== Segment start ==
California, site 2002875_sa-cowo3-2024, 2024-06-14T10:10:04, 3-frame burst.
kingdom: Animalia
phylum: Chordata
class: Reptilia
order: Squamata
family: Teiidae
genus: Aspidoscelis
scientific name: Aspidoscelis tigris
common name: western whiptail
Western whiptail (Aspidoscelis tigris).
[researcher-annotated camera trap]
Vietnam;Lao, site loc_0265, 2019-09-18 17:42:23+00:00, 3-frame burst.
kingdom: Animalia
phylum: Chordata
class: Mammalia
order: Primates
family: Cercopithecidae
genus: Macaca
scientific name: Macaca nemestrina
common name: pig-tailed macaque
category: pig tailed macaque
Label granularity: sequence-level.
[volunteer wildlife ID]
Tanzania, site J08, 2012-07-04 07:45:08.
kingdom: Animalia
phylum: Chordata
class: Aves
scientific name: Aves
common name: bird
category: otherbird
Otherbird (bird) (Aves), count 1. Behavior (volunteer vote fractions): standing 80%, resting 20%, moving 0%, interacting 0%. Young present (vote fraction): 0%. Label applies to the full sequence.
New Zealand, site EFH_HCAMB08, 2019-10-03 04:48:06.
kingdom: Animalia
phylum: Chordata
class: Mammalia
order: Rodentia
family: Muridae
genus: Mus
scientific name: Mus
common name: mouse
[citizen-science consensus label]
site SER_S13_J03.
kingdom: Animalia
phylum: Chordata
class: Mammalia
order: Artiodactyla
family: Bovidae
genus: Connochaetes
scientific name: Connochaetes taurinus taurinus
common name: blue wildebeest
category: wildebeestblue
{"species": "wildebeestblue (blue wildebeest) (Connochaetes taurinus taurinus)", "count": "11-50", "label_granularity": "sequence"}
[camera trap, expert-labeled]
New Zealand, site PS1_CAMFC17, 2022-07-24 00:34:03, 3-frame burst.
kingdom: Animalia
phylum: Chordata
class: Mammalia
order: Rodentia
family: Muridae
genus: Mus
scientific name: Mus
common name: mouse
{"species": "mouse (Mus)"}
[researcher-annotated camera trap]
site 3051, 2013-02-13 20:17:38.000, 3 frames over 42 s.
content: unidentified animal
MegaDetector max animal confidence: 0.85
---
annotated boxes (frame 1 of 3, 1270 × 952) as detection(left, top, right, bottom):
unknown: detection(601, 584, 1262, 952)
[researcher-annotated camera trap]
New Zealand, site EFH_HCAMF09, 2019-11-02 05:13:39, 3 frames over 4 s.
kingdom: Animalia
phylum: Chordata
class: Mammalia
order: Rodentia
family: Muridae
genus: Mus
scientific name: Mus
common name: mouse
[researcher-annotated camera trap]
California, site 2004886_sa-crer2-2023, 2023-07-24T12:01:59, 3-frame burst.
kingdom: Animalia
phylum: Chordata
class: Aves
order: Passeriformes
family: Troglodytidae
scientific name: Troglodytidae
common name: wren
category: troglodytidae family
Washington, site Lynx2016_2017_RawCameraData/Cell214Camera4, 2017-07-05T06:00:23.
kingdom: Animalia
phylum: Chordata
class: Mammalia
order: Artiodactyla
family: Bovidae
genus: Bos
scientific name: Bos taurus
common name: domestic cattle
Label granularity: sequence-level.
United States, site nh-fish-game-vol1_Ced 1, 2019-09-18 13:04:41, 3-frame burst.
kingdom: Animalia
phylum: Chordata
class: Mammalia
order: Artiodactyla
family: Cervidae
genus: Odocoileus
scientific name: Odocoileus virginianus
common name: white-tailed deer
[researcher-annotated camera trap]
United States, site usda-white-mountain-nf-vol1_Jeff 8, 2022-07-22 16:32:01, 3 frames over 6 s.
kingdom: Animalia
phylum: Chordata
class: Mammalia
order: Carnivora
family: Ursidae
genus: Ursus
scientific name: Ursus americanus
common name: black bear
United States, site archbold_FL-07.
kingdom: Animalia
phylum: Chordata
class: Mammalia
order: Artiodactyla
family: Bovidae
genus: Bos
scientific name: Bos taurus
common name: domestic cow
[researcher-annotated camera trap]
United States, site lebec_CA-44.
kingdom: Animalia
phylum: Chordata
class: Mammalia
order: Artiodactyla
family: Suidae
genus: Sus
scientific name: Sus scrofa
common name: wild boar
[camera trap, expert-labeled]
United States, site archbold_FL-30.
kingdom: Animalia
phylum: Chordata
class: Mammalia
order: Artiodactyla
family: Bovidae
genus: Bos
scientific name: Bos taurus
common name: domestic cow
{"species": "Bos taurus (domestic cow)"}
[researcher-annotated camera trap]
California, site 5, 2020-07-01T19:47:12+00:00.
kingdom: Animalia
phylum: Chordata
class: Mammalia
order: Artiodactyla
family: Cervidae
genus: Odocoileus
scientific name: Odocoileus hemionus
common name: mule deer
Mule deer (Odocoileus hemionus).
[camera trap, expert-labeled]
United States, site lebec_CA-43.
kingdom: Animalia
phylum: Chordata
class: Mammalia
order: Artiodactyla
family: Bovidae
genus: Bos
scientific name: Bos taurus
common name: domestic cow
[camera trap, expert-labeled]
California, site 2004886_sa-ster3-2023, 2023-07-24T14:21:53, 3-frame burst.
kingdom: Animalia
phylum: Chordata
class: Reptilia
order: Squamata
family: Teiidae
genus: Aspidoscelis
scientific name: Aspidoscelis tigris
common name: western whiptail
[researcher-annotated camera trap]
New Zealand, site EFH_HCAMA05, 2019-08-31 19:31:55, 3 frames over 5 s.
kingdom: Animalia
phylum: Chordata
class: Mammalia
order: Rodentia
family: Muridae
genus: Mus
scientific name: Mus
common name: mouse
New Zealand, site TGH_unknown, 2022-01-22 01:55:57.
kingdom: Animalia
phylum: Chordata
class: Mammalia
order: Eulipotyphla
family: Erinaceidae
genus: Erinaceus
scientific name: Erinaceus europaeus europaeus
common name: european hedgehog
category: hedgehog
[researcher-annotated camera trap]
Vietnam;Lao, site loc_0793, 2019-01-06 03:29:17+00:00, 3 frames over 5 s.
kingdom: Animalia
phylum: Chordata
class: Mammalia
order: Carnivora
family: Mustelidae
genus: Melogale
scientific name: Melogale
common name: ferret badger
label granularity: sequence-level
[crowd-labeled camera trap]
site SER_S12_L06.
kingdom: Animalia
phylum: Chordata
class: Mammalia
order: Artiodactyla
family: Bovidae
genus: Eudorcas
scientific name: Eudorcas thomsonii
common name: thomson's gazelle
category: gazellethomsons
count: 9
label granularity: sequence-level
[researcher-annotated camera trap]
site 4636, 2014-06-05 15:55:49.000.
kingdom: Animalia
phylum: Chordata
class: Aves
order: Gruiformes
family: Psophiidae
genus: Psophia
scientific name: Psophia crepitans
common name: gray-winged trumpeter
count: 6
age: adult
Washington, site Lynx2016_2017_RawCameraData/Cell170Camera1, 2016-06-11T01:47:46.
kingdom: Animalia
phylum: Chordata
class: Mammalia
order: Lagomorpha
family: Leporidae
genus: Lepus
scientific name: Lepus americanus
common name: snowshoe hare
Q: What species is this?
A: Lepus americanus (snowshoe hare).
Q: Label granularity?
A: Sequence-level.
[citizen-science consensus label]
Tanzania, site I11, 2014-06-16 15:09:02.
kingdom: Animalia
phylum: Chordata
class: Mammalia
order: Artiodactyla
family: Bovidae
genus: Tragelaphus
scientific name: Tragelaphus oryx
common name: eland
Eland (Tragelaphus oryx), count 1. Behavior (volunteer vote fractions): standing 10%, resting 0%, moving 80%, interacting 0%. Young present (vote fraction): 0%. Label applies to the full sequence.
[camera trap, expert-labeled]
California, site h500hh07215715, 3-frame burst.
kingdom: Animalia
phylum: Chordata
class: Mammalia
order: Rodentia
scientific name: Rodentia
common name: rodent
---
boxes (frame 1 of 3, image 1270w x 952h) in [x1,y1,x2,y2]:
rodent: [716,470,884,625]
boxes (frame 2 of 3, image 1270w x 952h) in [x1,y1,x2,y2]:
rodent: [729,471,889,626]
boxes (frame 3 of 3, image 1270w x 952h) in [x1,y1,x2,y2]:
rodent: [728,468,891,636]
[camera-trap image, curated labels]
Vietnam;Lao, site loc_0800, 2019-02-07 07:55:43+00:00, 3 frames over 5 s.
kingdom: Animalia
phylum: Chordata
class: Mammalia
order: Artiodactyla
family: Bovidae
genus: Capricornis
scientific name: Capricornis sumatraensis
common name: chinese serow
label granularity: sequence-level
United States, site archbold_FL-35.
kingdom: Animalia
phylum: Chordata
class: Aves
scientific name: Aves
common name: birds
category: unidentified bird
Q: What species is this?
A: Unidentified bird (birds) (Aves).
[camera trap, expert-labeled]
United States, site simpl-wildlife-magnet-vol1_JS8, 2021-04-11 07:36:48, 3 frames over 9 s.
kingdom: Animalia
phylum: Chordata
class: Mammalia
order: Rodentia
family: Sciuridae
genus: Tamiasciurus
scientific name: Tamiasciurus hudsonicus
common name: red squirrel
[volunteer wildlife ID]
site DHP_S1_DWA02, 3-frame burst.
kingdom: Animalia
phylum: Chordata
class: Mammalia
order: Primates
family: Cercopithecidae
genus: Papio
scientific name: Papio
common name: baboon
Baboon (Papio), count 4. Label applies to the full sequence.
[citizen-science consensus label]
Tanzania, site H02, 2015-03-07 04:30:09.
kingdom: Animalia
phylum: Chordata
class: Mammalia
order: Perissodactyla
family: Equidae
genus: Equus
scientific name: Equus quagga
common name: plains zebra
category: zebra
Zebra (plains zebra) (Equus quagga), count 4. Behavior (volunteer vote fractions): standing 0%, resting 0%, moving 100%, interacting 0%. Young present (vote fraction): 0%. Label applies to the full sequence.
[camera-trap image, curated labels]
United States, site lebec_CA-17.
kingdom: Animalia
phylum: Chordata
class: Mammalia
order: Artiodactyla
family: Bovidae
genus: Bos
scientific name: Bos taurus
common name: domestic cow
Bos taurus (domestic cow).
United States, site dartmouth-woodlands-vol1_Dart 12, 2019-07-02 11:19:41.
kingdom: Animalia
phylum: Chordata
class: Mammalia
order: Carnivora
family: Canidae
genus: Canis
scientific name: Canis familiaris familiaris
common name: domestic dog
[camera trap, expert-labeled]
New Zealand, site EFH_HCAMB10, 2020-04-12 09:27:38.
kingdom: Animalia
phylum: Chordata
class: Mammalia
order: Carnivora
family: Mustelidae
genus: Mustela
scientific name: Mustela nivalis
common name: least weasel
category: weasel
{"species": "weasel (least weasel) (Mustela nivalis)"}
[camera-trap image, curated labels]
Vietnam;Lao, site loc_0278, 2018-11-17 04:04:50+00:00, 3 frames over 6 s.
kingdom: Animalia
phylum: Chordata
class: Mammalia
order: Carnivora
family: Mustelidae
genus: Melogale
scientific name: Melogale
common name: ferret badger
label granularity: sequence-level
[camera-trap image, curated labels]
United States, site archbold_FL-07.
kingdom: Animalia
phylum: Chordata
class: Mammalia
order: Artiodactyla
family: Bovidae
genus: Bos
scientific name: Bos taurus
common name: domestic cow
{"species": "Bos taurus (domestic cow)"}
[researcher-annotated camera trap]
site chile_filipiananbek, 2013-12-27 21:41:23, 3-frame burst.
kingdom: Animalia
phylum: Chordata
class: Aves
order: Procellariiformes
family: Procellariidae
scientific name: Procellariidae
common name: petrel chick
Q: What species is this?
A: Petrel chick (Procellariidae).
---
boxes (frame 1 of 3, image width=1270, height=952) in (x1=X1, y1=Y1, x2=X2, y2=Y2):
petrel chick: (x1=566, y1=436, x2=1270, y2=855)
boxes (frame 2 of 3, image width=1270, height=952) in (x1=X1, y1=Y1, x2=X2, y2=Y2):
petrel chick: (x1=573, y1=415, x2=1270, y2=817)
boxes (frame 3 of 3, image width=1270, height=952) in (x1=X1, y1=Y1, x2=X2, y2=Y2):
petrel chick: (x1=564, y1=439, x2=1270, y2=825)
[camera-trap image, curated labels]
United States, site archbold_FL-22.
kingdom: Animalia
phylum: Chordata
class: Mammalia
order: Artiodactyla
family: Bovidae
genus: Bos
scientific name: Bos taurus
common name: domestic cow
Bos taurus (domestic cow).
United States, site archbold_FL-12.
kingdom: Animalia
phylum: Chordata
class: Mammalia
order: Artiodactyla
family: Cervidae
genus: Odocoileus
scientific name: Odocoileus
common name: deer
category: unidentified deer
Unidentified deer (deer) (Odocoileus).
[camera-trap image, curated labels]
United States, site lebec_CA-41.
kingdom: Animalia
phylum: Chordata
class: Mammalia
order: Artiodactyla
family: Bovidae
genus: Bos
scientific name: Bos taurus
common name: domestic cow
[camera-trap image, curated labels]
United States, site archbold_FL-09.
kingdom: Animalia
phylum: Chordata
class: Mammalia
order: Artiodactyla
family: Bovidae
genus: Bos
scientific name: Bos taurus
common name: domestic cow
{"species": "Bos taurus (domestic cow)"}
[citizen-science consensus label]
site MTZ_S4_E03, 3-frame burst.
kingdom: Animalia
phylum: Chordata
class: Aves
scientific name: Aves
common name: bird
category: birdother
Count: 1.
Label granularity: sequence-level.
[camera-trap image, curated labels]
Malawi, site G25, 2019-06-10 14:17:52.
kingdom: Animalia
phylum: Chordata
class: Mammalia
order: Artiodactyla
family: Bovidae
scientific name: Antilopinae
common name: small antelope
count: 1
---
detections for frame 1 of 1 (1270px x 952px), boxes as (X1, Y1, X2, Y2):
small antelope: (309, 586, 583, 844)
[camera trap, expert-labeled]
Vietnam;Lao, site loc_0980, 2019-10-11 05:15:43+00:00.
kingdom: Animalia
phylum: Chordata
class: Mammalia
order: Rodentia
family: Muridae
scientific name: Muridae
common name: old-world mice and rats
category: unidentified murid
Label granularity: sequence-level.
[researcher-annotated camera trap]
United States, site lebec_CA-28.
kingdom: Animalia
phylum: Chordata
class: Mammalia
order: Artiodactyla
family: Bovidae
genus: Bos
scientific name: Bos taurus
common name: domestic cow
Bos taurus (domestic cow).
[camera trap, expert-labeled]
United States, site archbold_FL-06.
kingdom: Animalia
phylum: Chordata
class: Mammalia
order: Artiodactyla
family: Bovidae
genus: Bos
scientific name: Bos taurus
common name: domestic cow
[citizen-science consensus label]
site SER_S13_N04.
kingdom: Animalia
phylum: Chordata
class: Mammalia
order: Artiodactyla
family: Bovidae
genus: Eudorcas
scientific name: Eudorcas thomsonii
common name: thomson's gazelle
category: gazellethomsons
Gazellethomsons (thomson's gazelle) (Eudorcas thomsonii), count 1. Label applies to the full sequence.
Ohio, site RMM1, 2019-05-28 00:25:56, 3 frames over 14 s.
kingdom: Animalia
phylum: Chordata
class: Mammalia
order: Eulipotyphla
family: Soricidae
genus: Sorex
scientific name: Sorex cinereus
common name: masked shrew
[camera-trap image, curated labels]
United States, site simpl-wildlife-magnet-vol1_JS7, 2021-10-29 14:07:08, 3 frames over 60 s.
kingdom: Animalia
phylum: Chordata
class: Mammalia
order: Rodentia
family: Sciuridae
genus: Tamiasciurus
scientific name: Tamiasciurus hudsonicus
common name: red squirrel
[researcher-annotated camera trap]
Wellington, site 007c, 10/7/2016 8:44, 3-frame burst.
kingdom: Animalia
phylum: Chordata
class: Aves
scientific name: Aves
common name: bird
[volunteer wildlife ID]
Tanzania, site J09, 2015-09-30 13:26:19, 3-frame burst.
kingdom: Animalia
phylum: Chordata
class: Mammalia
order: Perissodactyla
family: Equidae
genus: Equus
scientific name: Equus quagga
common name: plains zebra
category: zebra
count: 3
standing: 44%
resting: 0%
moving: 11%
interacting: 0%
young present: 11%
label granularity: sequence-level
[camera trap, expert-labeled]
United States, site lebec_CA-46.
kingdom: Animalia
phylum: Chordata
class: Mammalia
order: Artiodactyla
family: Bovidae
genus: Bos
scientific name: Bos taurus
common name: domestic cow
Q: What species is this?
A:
== Segment end ==
## [Task objective]
Look for the string "Zealand" in the records, and copy every line where it is found.

## [Response area]
New Zealand, site EFH_HCAMB08, 2019-10-03 04:48:06.
New Zealand, site PS1_CAMFC17, 2022-07-24 00:34:03, 3-frame burst.
New Zealand, site EFH_HCAMF09, 2019-11-02 05:13:39, 3 frames over 4 s.
New Zealand, site EFH_HCAMA05, 2019-08-31 19:31:55, 3 frames over 5 s.
New Zealand, site TGH_unknown, 2022-01-22 01:55:57.
New Zealand, site EFH_HCAMB10, 2020-04-12 09:27:38.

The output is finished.